● Extrait choisi
Ici Voltaire est parfaitement d’accord avec Rousseau et c’est le seul point où il le soit. La seule idée nette qu’il ait en politique est qu’il ne doit pas y avoir deux pouvoirs, mais un seul, ramassé dans les mêmes mains, celles du souverain laïque :


Qui conduit des soldats peut gouverner des prêtres.
Marc-Aurèle et Trajan mêlaient au Champ de Mars
Le bonnet de pontife au bandeau des Césars.


« Nous ne citerons jamais plus les deux puissances, parce qu’il ne peut en exister qu’une : celle du roi dans une monarchie, celle de la nation dans une république. » Ce qui l’amène une fois, tant est grande la puissance de la logique, à trouver bon même le gouvernement romain à Rome ; car, enfin, les deux pouvoirs y sont confondus et c’est l’essentiel :


Rome, encore aujourd’hui conservant ces maximes
Joint le trône à l’autel par des nœuds légitimes ;
Les citoyens en paix, sagement gouvernés,
Ne sont plus conquérans et sont plus fortunés, La passion de l’unité de l’État est si forte que Voltaire, partisan partout de la puissance spirituelle du roi, est partisan à Rome du pouvoir temporel du Pape. De cette façon encore le principe est sauvé.

Les révolutionnaires n’ont pas pensé autrement. Ils ont jugé qu’il y allait de la souveraineté du peuple de ne pas permettre que personne pensât autrement que l’État. Ils ont estimé qu’il fallait « socialiser les esprits. » De là la religion d’État, culte de la Raison ou culte de l’Etre suprême, de là la constitution civile du clergé ; de là l’éducation nationale et l’hostilité constante à la liberté de l’enseignement. La séparation de l’Eglise et de l’État et la liberté des cultes, de 1795 à 1797, n’a été qu’une trêve souscrite par des hommes fatigués de luttes, avec l’adhésion de quelques libéraux qui s’empressaient de profiter de cette fatigue. Et ici encore les partisans de la souveraineté populaire continuaient tout simplement la politique de la souveraineté royale, transposaient simplement ses maximes et son esprit, et, sans rien de plus, le peuple se mettait aux lieu et place du Roi. La lutte pour le gouvernement des consciences et des esprits sous la Révolution n’est qu’un épisode de la lutte pour la conquête des consciences et des esprits dans toute notre histoire moderne. Comme les révolutionnaires, Louis XIV entend que son peuple ait sa foi et ses idées et n’en ait point d’autres et, comme eux, il est persuadé qu’il y va de l’unité de l’État et de la souveraineté. Il combat les protestans comme des rebelles, et Voltaire, si fervent apôtre qu’il soit de la tolérance et quoique blâmant la Révocation au point de vue économique, ne peut, pas s’empêcher, à la rencontre, de l’en excuser : « Il les regardait, non sans quelque raison, comme d’anciens révoltés soumis avec peine. » — « Les catholiques étaient après tout les enfans de la maison, qui ne voulaient point de partage avec des étrangers introduits par force. » — « Le calvinisme devait nécessairement enfanter des guerres civiles et ébranler les fondemens des États… Il n’y a point de pays où la religion de Calvin et celle de Luther ont paru sans exciter des persécutions et des guerres. » Louis XIV est excusable. Au moins, il faut le comprendre. Il défendait « l’unité morale de l’État. » Les révolutionnaires ont fait de même.

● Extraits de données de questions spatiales

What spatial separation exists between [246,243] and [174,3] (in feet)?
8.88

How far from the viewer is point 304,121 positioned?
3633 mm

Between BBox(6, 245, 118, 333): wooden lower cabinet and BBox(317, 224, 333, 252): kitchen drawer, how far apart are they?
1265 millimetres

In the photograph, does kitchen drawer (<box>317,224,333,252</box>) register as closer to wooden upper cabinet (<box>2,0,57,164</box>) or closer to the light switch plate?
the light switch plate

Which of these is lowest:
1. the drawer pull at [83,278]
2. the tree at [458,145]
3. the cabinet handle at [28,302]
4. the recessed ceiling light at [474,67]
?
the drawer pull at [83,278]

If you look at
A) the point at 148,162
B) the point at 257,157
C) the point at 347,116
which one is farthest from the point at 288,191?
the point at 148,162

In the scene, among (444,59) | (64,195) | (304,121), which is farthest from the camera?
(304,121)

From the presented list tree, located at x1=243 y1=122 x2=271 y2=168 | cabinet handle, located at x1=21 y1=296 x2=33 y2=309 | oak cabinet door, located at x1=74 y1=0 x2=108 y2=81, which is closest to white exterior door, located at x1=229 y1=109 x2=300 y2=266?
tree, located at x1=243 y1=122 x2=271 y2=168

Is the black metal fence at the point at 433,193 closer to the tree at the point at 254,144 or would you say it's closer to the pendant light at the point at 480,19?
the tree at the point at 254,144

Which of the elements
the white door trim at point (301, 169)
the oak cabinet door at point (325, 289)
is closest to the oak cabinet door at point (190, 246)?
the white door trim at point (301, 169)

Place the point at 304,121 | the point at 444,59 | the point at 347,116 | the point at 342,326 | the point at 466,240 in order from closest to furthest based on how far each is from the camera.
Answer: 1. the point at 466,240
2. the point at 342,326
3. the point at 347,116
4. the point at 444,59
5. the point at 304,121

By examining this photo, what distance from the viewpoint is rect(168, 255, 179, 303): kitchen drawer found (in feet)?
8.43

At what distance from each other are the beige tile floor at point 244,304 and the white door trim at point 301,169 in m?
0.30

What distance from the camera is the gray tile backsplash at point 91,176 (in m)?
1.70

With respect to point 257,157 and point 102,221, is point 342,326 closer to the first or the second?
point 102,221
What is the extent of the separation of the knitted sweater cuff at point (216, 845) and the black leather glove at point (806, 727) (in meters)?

● Objectifs
A. Modifiez s'il vous plaît l'extrait choisi en recopiant tout ce qui va de « Qui conduit des » jusqu'à « principe est sauvé. », avec « Trajan » remplacé par « Hadrien ».
B. D'après l'extrait choisi, entre quelles années la séparation de l'Église et de l'État et la liberté des cultes ont-elles duré ?

● Réponses rédigées
A.
Qui conduit des soldats peut gouverner des prêtres.
Marc-Aurèle et Hadrien mêlaient au Champ de Mars
Le bonnet de pontife au bandeau des Césars.


« Nous ne citerons jamais plus les deux puissances, parce qu’il ne peut en exister qu’une : celle du roi dans une monarchie, celle de la nation dans une république. » Ce qui l’amène une fois, tant est grande la puissance de la logique, à trouver bon même le gouvernement romain à Rome ; car, enfin, les deux pouvoirs y sont confondus et c’est l’essentiel :


Rome, encore aujourd’hui conservant ces maximes
Joint le trône à l’autel par des nœuds légitimes ;
Les citoyens en paix, sagement gouvernés,
Ne sont plus conquérans et sont plus fortunés, La passion de l’unité de l’État est si forte que Voltaire, partisan partout de la puissance spirituelle du roi, est partisan à Rome du pouvoir temporel du Pape. De cette façon encore le principe est sauvé.

B. De 1795 à 1797.